PFAS are called “forever chemicals” as they do not easily breakdown, and so build up in the environment and in tissues, apparently both human and animal. Human exposure to PFAS has been linked to health issues, such as kidney and testicular cancer, thyroid disease, liver damage, developmental toxicity, ulcerative colitis, high cholesterol, and immune dysfunction. However, much less is known about the effects of PFAS on fish health and fish populations.

Fish and other aquatic organisms can ingest PFAS from water, and diet.  In 2013, the U.S. Geological Survey, in cooperation with state natural resource agencies in Maryland, Pennsylvania, and West Virginia, began monitoring smallmouth bass (SMB, Micropterus dolomieu) in response to fish mortalities, numerous types of skin lesions, intersex, and other signs of endocrine disruption and population declines (Blazer et al. 2007, 2010, 2020; Smith et al. 2015; Walsh et al. 2018, 2022; Keplinger et al. 2022). A suite of biological indicators and monthly surface water samples for analyses of pesticides, hormones, phytoestrogens, and pharmaceuticals were monitored at four sites (two in the Potomac River, Maryland, and West Virginia and two in the Susquehanna River, Pennsylvania).

Smallmouth bass are an economically important sportfish that have experienced disease outbreaks and populations declines in numerous Chesapeake Bay watersheds. PFAS may have adverse health impacts on smallmouth bass. Therefore, the goal of this study was to evaluate the concentration of PFAS in smallmouth bass tissue samples.

Adult smallmouth Bass were collected at ten sites between 2014 and 2021 by the U.S. Geological Survey (USGS), Maryland Department of Natural Resources (MD DNR), Pennsylvania Fish and Boat Commission (PA FBC), Pennsylvania Department of Environmental Protection (PA DEP) and West Virginia Division of Natural Resources (WV DNR). 

PFAS were not part of the analyte list; however, the researchers stored and archived the  plasma from four long-term monitoring sites. Four PFAS (PFOS, PFDA, PFUnA, PFDoA) were detected in every smallmouth bass plasma sample, and concentrations of PFOS were considerably higher than the other three compounds.

The sampled sites represented some area of urban, agricultural, and forested lands in and around the Chesapeake Bay watershed. The highest total plasma concentrations of PFAS were found in smallmouth bass collected from two sites. These two sites had the highest percentage of developed land and the greatest number of EPA-identified sources of PFAS (including military installations and airports). Intermediate PFAS concentrations were found at sites with agricultural land. The lowest PFAS concentrations were found at sites with the highest percentage of forested land.
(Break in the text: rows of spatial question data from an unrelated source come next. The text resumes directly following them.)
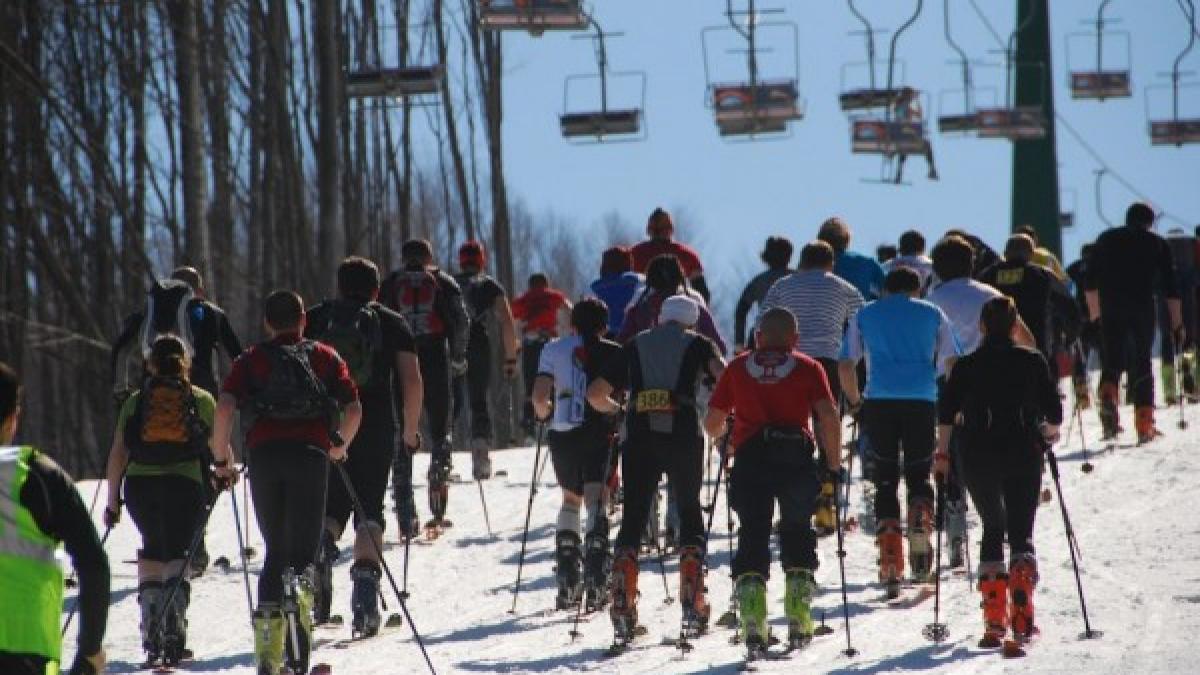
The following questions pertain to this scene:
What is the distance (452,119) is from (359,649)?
3220 centimetres

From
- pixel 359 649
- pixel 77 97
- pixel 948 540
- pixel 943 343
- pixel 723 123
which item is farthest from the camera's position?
pixel 77 97

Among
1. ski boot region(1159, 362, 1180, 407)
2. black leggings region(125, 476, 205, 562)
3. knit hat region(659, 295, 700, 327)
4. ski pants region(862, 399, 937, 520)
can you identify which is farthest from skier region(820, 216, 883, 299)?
ski boot region(1159, 362, 1180, 407)

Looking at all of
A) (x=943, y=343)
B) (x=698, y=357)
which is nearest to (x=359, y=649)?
(x=698, y=357)

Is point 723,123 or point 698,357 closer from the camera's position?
point 698,357

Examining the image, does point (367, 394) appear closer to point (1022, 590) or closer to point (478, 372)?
point (1022, 590)

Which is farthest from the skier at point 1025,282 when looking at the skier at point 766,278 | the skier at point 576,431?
the skier at point 576,431

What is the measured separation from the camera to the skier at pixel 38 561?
6.58m

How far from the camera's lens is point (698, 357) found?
12.4m

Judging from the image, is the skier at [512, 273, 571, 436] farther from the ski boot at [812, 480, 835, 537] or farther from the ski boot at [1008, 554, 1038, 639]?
the ski boot at [1008, 554, 1038, 639]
The with the lowest concentrations of PFOS and total PFAS had the largest drainage areas (3150.6 to 2207.7 sq km), the lowest developed land cover (3.2–4.5%), moderate to low agricultural land cover, and low number of PFAS facilities.

PFAS were detected in the plasma of smallmouth bass at all sites, including sites with a low percentage of developed land and sites with a low number of PFAS sources. This suggests that PFAS may be widespread in Chesapeake Bay waters and in smallmouth bass.

Developed and agricultural land may be associated with PFAS in surface water, land application of biosolids and/or the food chain.

PFAS concentrations were low in the muscle tissue of smallmouth bass, even in fish that had high plasma concentrations. The low concentration of PFAS in muscles suggests a minimal risk of human exposure to PFAS from eating smallmouth bass.

Concentrations measured in blood and other organs may be associated with health effects observed in smallmouth bass populations and require further study.